The Pet Crematory is what saved my compassion in this life. It restored my vision and gratefulness for possessing that gift. Soon I was determined to share my music and art for the sake of love and peace, for the sake of seeking out life and light and being that light for others who fight in the dark like I do everyday.
As some of you know, my time there was not all glamour it came with some pain as well but it was mostly because somethings reminded me of darker times and I still have so much healing to do. So I say goodbye to that job and my heart is hurting deeply. I loved everyone there so much and wish them so much good and beauty and growth.
I don’t deal well with separation, I don’t deal well with feeling more attached to others than they are to me, so it’s now 05:36 as I am writing this and I miss everyone there so much already. At my new job I will be working from home and I hope that it will be as fulfilling as my time at The Pet Crematory was in all the beauty it brought with it. They really did support me through a very dark time in my life as best as they could and I will cherish my time there forever. On my last day the boss said that their goal is to grow with the people who pass through the company and hope they leave a better person.
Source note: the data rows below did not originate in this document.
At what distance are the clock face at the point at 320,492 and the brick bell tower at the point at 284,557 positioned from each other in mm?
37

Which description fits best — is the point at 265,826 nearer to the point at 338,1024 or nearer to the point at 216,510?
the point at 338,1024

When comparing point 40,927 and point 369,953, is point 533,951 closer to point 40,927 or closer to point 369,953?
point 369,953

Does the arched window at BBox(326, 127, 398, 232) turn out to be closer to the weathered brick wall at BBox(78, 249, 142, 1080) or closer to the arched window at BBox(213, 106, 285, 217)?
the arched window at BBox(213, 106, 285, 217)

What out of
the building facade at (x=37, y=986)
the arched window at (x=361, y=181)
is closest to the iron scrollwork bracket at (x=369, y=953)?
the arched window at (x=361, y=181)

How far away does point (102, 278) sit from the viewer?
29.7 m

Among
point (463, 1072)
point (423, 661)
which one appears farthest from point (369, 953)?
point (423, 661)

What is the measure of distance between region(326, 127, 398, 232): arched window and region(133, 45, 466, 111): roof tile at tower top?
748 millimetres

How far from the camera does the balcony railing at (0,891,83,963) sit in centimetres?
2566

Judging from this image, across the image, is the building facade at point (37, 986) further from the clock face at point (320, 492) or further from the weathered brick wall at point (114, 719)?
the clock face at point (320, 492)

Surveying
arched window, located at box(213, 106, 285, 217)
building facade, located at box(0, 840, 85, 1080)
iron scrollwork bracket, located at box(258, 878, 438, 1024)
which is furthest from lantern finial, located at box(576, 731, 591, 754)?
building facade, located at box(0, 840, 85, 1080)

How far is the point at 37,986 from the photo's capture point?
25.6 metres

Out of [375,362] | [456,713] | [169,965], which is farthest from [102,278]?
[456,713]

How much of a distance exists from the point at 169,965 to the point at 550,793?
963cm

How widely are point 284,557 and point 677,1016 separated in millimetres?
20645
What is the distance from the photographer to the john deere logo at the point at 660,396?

I feel like my time there helped me get back to the person I was before sever poverty (I know that’s subjective I was never homeless but The Pet Crematory kept me from losing my home, I was only a few steps away from it and it was a crappy home too). Not only did I get back to where I was, I got help in building and gathering what I needed for a new dream for my life, one that is all mine and not riddled with safety nets unlike my music teacher dream. To be honest, I think the path I am on now was always my dream in life after I discovered music, writing and art. I wanted to use them to help people in need.
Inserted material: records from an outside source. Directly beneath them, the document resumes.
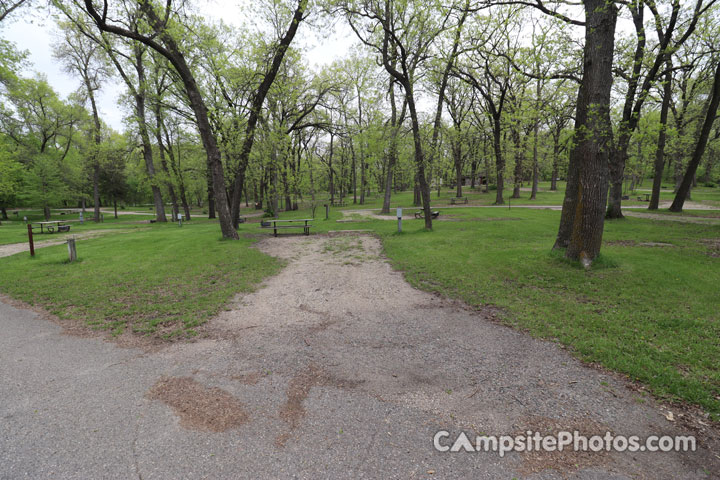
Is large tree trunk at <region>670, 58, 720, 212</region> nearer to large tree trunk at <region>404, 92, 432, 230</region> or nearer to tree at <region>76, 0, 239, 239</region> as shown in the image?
large tree trunk at <region>404, 92, 432, 230</region>

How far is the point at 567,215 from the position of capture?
7.69 metres

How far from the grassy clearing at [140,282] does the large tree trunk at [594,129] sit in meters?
7.54

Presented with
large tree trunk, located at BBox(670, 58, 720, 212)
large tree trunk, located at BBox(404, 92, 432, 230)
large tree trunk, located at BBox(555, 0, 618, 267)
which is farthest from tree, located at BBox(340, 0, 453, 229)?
large tree trunk, located at BBox(670, 58, 720, 212)

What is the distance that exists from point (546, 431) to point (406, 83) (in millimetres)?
11933

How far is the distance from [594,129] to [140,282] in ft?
Answer: 35.1

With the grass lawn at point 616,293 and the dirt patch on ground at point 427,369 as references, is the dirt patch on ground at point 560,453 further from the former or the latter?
the grass lawn at point 616,293

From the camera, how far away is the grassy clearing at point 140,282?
5152mm

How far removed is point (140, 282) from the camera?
706cm

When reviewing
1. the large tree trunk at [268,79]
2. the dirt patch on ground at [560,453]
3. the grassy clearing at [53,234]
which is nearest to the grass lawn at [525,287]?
the dirt patch on ground at [560,453]

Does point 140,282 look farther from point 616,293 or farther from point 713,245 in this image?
point 713,245

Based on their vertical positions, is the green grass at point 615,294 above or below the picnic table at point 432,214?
below

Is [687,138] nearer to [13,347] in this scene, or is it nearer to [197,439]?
[197,439]

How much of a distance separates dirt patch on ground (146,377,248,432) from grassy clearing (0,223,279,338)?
142 cm

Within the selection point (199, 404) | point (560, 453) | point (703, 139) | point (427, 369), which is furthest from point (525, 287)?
point (703, 139)
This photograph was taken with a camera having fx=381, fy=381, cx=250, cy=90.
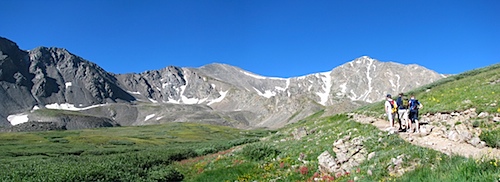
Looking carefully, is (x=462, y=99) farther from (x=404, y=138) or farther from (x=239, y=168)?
(x=239, y=168)

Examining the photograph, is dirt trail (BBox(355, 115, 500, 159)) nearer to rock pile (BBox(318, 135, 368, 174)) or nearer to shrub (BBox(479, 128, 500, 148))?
shrub (BBox(479, 128, 500, 148))

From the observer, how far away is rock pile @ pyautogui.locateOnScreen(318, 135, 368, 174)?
59.6 ft

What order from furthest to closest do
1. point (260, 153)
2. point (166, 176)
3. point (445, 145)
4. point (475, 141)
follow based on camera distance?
point (166, 176) → point (260, 153) → point (445, 145) → point (475, 141)

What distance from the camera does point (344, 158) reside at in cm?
1894

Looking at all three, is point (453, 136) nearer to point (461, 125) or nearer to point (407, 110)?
point (461, 125)

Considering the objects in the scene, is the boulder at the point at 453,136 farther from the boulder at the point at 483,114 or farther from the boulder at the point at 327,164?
the boulder at the point at 327,164

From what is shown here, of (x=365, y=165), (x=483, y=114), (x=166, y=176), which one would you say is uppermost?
(x=483, y=114)


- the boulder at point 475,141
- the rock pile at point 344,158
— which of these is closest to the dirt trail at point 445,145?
the boulder at point 475,141

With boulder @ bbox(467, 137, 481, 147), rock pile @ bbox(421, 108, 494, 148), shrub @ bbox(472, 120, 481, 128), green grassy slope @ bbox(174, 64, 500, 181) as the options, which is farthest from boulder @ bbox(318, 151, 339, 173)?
shrub @ bbox(472, 120, 481, 128)

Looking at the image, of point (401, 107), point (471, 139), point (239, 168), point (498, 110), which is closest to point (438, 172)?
point (471, 139)

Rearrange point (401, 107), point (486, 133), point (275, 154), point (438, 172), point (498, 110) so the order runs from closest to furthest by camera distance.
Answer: point (438, 172) → point (486, 133) → point (498, 110) → point (401, 107) → point (275, 154)

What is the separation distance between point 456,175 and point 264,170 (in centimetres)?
1455

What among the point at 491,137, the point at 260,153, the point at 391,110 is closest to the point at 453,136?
the point at 491,137

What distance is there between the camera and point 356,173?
16391 mm
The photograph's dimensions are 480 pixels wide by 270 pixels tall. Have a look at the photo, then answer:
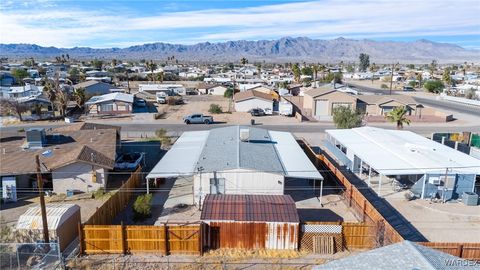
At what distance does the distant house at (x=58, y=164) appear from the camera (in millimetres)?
27266

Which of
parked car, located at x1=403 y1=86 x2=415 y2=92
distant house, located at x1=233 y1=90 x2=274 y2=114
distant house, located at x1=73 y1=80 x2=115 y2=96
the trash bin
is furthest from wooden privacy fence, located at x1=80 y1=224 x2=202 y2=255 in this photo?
parked car, located at x1=403 y1=86 x2=415 y2=92

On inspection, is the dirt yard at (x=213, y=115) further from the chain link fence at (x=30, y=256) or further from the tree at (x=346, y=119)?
the chain link fence at (x=30, y=256)

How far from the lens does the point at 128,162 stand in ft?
109

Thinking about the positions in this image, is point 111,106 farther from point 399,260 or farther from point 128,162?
point 399,260

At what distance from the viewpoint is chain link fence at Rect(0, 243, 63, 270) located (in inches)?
701

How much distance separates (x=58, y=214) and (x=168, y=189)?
9.67 m

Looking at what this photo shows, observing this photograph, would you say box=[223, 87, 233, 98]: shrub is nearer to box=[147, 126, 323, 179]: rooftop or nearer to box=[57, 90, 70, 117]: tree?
box=[57, 90, 70, 117]: tree

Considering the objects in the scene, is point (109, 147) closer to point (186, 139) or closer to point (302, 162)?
point (186, 139)

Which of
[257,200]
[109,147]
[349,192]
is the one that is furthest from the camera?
[109,147]

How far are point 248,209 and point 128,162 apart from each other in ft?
52.8

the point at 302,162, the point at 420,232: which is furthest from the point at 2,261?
the point at 420,232

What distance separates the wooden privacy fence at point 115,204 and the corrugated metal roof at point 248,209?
560 centimetres

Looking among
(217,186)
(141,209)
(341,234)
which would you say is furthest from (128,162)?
(341,234)

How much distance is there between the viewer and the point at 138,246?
19453 mm
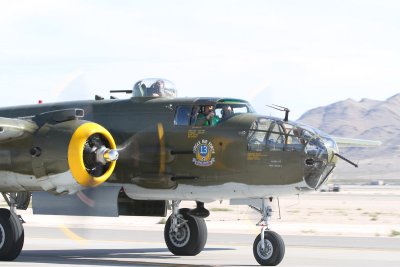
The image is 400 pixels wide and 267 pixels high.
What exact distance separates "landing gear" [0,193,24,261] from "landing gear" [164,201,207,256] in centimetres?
408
Everyday I had to honor to say to a person in need “I know how you feel” I had the honor to validate their pain and hopefully be a part on their journey to healing. My whole team was a part of that and I will miss being surrounded by people with huge hearts like mine. For once in my life I think I felt known. I am the crazy bunny girl, the creative girl with a huge amount of compassion and for a long time I was ashamed of that compassion. Today I am happy with myself and who I am. Thanks for your time reading this long, long story. I hope to share more of my journey with you all. I wish you all love and peace and for those of you who have the blessed skills of creation I hope you never give up in bettering that skill no matter where you are in that walk. Growth takes time. I hope to have more courage to share my creations with all of you. Because of The Pet Crematory I have a working space to make my vlogs, blogs, music and art again. I have been so scared but I hope to have the strength to keep being a light in the dark.